PCORI follows a two-stage process to develop PCORnet, which consists of a series of CDRNs and Patient-Powered Research Networks (PPRNs), as well as a Coordinating Center. In this paper, we focus on regional research networks like OneFlorida rather than the overall PCORnet. Specifically, we focus on the network architecture of the OneFlorida Data Trust, which has a centralized network hub and a centralized data repository. We acknowledge that other research networks may use different network architectures. For instance, some are fully distributed data networks such as SAFTInet21, where there is not a centralized network hub. However, as we review in the Discussion, the principles and methods described in this paper can be adapted to fit these alternative network designs.
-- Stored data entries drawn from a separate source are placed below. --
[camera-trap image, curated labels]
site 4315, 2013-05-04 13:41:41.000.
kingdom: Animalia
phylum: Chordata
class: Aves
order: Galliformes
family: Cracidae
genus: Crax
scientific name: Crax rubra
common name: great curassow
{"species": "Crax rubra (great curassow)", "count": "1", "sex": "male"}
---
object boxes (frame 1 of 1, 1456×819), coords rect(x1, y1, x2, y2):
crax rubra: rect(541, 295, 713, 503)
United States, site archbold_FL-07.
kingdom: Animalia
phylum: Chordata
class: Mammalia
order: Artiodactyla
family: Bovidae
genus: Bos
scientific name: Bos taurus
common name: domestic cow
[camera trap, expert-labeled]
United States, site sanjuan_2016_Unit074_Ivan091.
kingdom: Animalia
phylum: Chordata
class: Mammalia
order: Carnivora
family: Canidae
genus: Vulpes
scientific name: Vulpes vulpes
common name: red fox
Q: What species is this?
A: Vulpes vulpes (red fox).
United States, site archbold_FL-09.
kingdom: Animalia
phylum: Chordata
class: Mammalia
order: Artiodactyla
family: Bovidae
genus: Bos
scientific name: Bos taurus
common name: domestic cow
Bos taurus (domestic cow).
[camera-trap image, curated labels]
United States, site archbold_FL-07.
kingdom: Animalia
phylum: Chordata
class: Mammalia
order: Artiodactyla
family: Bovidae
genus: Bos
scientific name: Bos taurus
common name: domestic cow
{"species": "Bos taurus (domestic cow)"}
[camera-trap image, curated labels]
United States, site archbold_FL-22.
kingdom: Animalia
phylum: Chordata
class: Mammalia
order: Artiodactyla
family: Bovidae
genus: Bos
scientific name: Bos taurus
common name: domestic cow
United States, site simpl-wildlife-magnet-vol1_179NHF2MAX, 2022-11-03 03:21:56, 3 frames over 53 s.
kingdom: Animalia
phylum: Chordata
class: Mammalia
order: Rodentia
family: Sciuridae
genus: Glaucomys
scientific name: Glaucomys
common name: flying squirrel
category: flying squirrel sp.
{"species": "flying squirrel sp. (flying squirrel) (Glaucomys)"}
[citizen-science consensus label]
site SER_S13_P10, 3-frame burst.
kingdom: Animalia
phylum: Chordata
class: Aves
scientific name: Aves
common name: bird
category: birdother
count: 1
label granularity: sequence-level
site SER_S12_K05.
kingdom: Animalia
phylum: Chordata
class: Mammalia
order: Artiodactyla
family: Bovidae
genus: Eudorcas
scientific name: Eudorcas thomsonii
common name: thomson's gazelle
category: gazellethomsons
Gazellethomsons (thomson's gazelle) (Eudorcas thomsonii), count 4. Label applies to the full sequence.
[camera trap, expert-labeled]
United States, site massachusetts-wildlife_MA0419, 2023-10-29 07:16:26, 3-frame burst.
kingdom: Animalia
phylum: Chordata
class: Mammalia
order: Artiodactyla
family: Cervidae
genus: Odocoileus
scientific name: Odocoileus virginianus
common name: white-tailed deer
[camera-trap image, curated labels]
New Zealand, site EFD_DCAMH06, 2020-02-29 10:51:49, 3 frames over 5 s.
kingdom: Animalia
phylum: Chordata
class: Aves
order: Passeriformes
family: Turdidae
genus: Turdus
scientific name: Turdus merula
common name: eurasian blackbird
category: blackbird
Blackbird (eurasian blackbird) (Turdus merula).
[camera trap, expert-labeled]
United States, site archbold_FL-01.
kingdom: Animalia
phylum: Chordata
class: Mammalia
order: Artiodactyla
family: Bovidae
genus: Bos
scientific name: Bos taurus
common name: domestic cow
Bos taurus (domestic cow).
In this paper, we assume that a CRN consists of a network data hub (e.g., UF in the OneFlorida CRC) with multiple organizations contributing data to the hub. Figure 1 illustrates an overview of such a CRN. This model is consistent with the OneFlorida Data Trust and many other CDRNs in PCORnet. Each organization is considered to be a data source that periodically shares its data to the network in an encrypted format. To achieve strong privacy protection, each data source in our construction encrypts using random secrets known only to the data source. The hub collects the encrypted datasets and offers a PPCD service over the aggregated encrypted data. Investigators submit cohort discovery queries to the hub who, subsequently, performs the request in a privacy-preserving manner (i.e., without decrypting the aggregated encrypted datasets).

Figure 1.

Figure 1

Overview of the proposed privacy-preserving cohort discovery framework based on the OneFlorida clinical data research network architecture.

2.2. Privacy requirements and assumptions

We consider all the data shared by an organization to be private with respect to its source organization. Searching over the shared encrypted data collection is permitted, however, only aggregated counts can be reported.ii The actual demographic and clinical values (e.g., age, gender, diagnosis code, or lab results) in a patient record cannot be disclosed to any other organization in the network. We assume outside adversaries can compromise partial organizations in a CRN by breaking their network security framework or compromising their employees.

Adversaries are expected to utilize these compromised organizations to attempt to reveal the private information contributed by other uncompromised organizations.iii To achieve such a strong level of privacy, we require the hub to neither store nor log any cohort discovery queries or results in plaintext format. In other words, neither shared data nor cohort discovery results appear in the clear.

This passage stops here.